Syntactic reordering on the source side has been demonstrated to be helpful and effective for handling different word orders between source and target languages in SMT. In this article, we focus on the Chinese (DE) construction which is flexible and ubiquitous in Chinese and has many different ways to be translated into English so that it is a major source of word order differences in terms of translation quality. This article carries out the Chinese “DE” construction study for Chinese--English SMT in which we propose a new classifier model---discriminative latent variable model (DPLVM)---with new features to improve the classification accuracy and indirectly improve the translation quality compared to a log-linear classifier.
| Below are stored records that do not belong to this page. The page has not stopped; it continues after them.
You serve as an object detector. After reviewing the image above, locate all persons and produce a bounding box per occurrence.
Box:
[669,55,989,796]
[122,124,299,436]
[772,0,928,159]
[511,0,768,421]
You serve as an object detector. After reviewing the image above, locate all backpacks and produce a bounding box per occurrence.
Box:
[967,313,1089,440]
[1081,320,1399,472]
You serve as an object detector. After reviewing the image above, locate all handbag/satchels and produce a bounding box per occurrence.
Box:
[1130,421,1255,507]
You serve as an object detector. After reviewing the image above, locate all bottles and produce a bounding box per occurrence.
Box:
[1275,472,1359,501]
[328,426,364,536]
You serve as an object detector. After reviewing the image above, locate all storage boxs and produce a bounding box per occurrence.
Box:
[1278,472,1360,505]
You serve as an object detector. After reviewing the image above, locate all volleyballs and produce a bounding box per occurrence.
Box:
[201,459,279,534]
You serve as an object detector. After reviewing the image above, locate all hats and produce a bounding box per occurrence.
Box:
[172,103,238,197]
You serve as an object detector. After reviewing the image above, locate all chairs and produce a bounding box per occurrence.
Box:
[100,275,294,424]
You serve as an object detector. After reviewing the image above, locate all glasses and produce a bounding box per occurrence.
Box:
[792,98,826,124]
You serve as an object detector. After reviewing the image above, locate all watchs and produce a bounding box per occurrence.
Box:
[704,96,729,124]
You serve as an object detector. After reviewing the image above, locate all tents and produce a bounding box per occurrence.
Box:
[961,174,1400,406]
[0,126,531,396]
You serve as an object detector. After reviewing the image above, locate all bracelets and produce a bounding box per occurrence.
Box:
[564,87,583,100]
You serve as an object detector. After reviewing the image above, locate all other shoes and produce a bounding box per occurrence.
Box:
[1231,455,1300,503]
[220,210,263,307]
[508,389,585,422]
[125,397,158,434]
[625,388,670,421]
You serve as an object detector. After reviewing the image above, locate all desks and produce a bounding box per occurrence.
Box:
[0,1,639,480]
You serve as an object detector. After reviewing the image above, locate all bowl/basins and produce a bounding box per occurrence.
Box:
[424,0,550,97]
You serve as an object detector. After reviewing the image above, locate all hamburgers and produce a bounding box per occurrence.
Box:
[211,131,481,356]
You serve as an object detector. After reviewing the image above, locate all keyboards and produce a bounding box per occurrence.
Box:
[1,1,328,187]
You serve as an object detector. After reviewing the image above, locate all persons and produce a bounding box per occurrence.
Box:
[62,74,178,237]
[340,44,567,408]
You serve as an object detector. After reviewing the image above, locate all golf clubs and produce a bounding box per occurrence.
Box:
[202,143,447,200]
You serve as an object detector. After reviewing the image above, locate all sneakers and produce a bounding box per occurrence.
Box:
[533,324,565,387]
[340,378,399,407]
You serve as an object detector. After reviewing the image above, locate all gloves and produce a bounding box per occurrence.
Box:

The DE classifier is used to recognize DE structures in both training and test sentences of Chinese, and then perform word reordering to make the Chinese sentences better match the word order of English. In order to investigate the impact of the DE classification and reordering in the source side on different types of SMT systems (namely PB-SMT, hierarchical PB-SMT (HPB-SMT) as well as the syntax-based SMT (SAMT)), we conduct a series of experiments on NIST 2005 and 2008 test sets to verify the effectiveness of our proposed model. The experimental results show that the MT systems using the data reordered by our proposed model outperform the baseline systems by 3.01% and 4.03% relative points on the NIST 2005 test set, 4.64% and 4.62% relative points on the NIST 2008 test set in terms of BLEU score for PB-SMT and HPB-SMT respectively. However, the DE classification method does not perform significantly well for SAMT. Additionally, we also conducted some experiments to evaluate our DE classification and reordering approach on the word alignment and phrase table in terms of these three types of SMT systems.